Em meio aos processos educativos da Capoeira Angola que valorizam a cultura afro- brasileira como um patrimônio de todos os brasileiros, pessoas brancas também podem se assumir étnico-racialmente. Angoleiros brancos podem aprender por meio da convivência com negros que ser branco na sociedade brasileira é uma condição de privilégio e que ser

negro é uma condição que possibilita a experiência de discriminação e humilhação em qualquer lugar que esteja. Nassor e Addae apontam, a prática da Capoeira Angola e seus processos educativos ajudam às pessoas a se perceberem no mundo e a perceberem que existem outras pessoas diferentes de si. Nesse sentido Nassor relata, de forma muito emocionada, uma experiência vivida com outros “camaradas” negros que revela as diferentes maneiras como negros(as) e brancos(as) são tratados em nossa sociedade:

“Posso dizer tanto que tenho sorte [de ser branco], porque eu sei da dificuldade que os negros têm aqui no país. Eu sei, se eu chegar numa porta de um banco, eu vou passar. Chega o mestre Abubakar, os outros vão olhar. Chega o mestre Gamal e ... eu já vi isto. Eu vi uma vez aqui em São Carlos mesmo (pausa para a emoção), que eu e o mestre descemos (pausa para emoção)... só sei que a gente foi no Bradesco. Ficou o negro que tinha que ir lá no outro banco. Rapidinho a polícia chegou e deu uma geral em todo mundo, porque era negro que esta ali e a placa do carro era de fora. Eu chego com a placa de qualquer lugar do Brasil...e paro em qualquer lugar, entro e saio!”
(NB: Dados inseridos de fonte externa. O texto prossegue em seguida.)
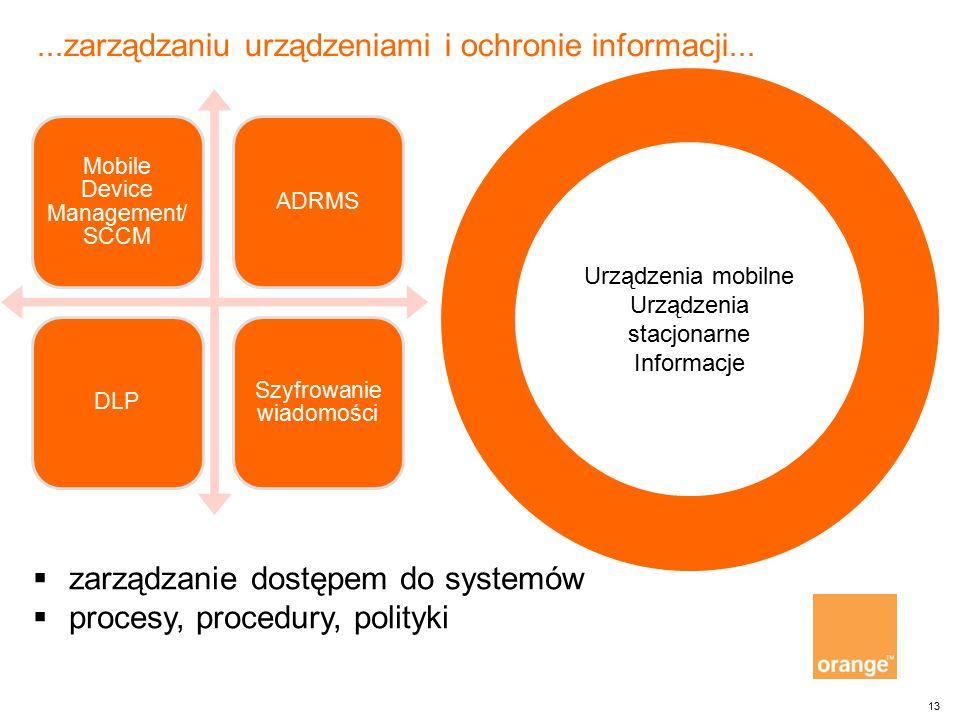 13 Mobile Device Management/ SCCM ADRMSDLP Szyfrowanie wiadomości...zarządzaniu urządzeniami i ochronie informacji... Urządzenia mobilne Urządzenia st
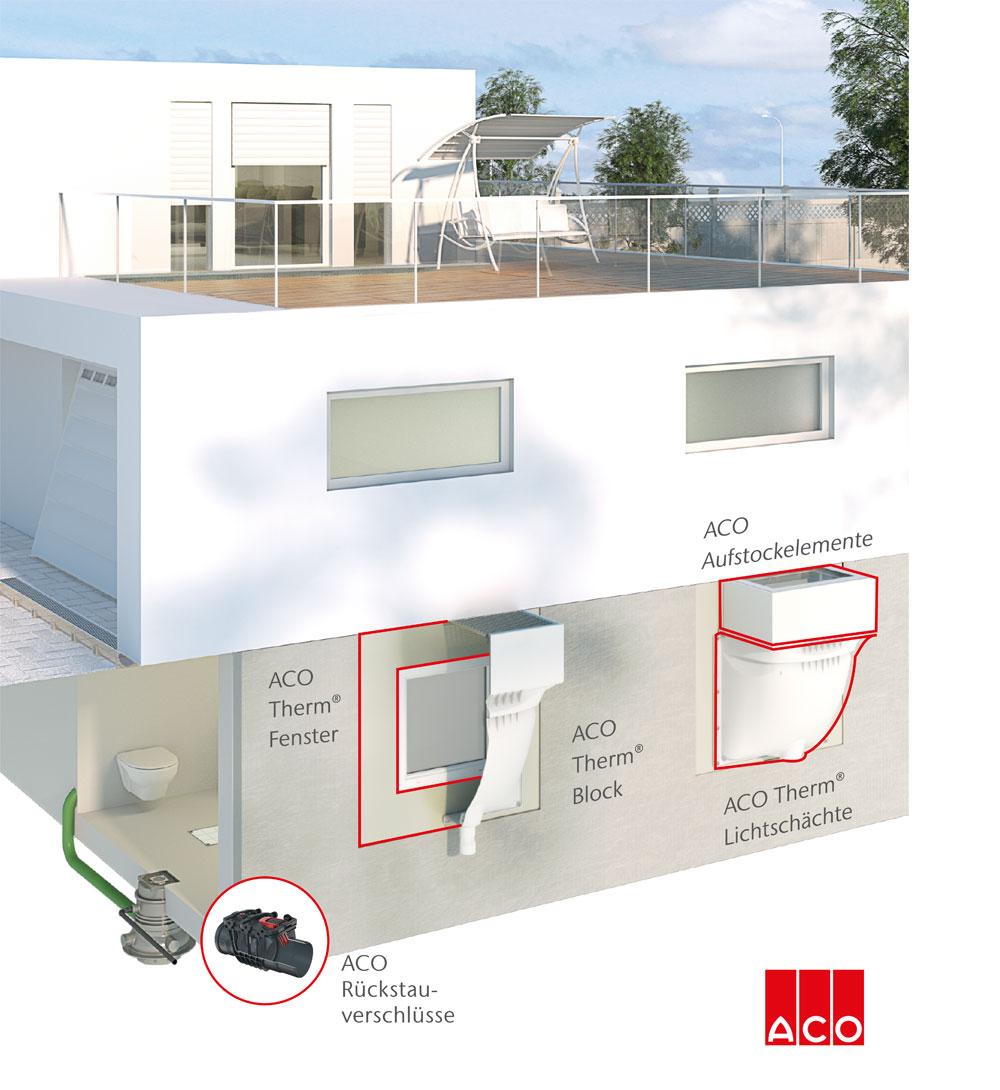 ACO: Das Komplettsystem für den Keller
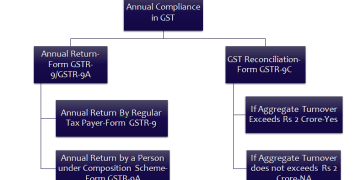 Presentation on GST Annual Return Containing complete analysis of GSTR-9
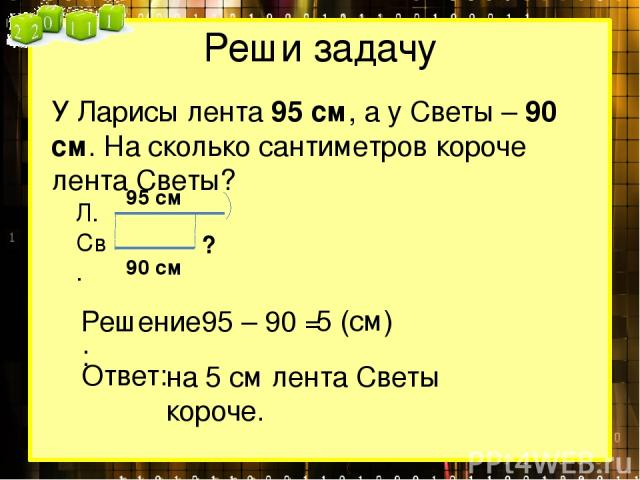 Реши задачу У Ларисы лента 95 см, а у Светы – 90 см. На сколько сантиметров короче лента Светы? Л. Св. ? 95 см 90 см Решение: 95 – 90 = 5 (см) Ответ: на 5 см лента Светы короче.
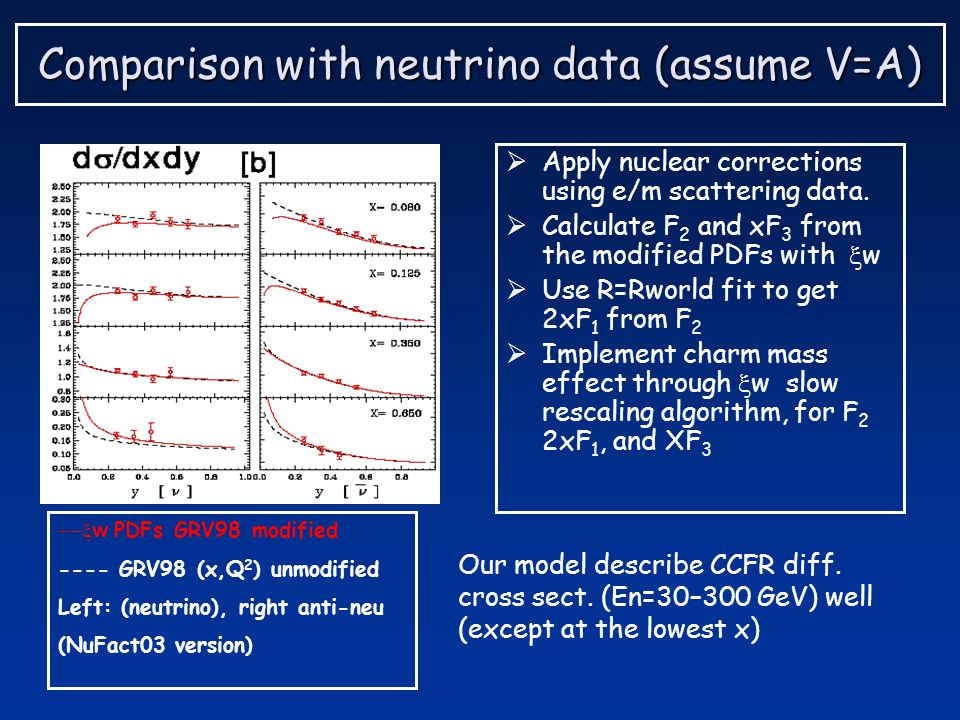 Comparison with neutrino data (assume V=A)  Apply nuclear corrections using e/m scattering data.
O aprendizado sobre as diferentes experiências vividas entre pessoas brancas e negras é considerado importante por estes dois angoleiros brancos. Entretanto, Nassor destaca, que tem dificuldades de dimensionar e pensar a problemática das relações entre brancos(as) e negros(as). Há uma falta conhecimento e consciência sobre estas diferenças. Mas em um ponto Addae e Nassor concordam: a convivência e os aprendizados na Capoeira Angola podem romper as barreiras sociais, étnico-raciais e de preconceito entre brancos(as) e negros(as). Eles afirmam que esta cultura ajuda as pessoas a se sentirem um ser humano como um todo e a se sentirem como humanamente iguais.
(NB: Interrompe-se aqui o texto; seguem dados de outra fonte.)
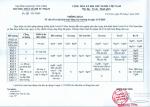 Thông báo về việc bố trí lại lịch hoạt động của trường từ ngày 11/5/2020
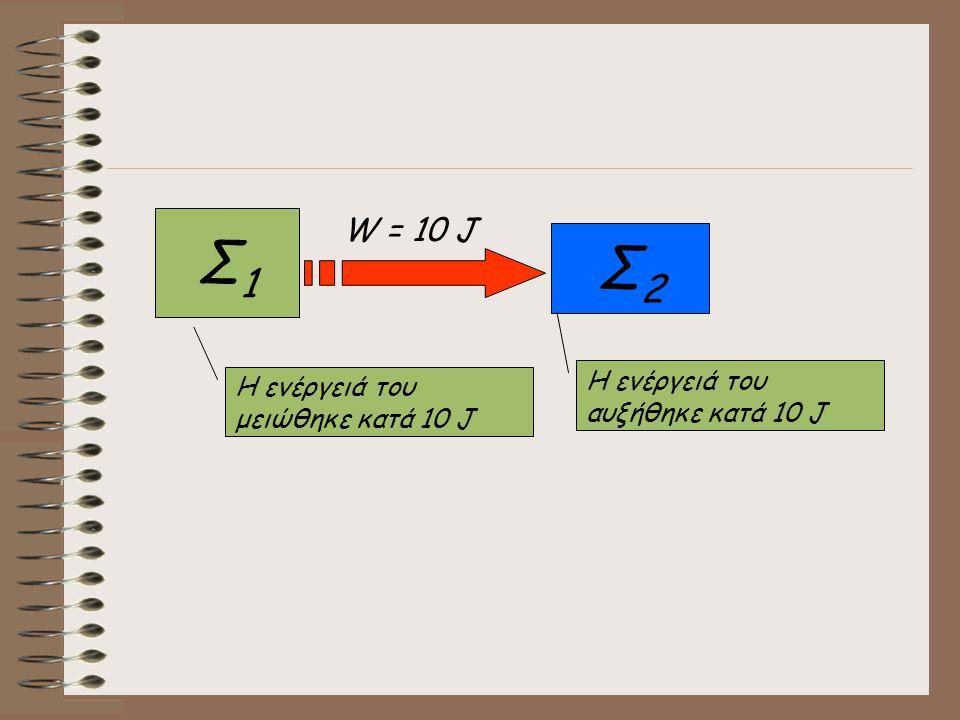 Σ1 Σ2 W = 10 J Η ενέργειά του αυξήθηκε κατά 10 J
Outro ponto de vista em relação à auto-identificação étnico-racial, é o de uma pessoa pode não querer se auto-identificar étnico-racialmente ou definir-se como mestiça. Nesse sentido, Kayodê afirma a crença na mistura que temos em nosso país e que não se julga no direito de prestigiar somente um lado e abandonar os outros ao esquecimento, porque todos tiveram importância na sua formação e estão no seu sangue. Ele disse:

“Essa coisa de “eu sou afro-descendente”, mas sou também índio-descendente e euro-descendente. É só a sua descendência africana que tem valor? Então, é este tipo de comportamento que eu não acho legal quando tem esse tipo de discussão partidarista”.
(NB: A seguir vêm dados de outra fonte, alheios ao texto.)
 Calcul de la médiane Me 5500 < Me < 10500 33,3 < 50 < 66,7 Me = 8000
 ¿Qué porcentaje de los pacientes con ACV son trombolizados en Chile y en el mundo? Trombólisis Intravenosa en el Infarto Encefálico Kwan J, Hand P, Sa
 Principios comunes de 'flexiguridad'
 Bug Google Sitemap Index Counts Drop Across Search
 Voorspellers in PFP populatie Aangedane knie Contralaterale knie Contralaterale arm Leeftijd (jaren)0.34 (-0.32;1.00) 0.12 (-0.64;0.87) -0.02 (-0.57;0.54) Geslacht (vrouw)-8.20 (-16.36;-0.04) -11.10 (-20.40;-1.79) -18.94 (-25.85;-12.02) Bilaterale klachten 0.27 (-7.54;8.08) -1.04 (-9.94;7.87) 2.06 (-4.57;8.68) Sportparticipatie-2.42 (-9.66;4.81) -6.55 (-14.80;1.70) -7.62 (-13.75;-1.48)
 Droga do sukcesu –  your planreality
A afirmação da descendência africana aparece como uma postura de valorização exclusiva. Para Kayodê, valorizar unicamente uma das raízes é entendido como uma postura de menosprezo em relação às suas outras raízes culturais. A problemática étnico-racial é apontada por ele como uma coisa moderna, da década de 80. Nesse mesmo sentido ele entende que a política de ações afirmativas é segregacionista e recente. Esta visão política não é adotada por ele. Kayodê diz que tenta combater este discurso, porque pretende afirmar uma etnia brasileira que possa ser reconhecida fora do país. Para ele, os estrangeiros ficam perguntando o que é que o brasileiro é? Não é índio, não é branco, não é negro, é tudo isto misturado. Ele declara ter uma visão política menos radical em relação às ações afirmativas porque entende que o que a sociedade necessita é mudar a sua história de opressão. Para que isto ocorra Kayodê diz que tem que mudar a cultura, a forma de pensar, a forma de ver o mundo.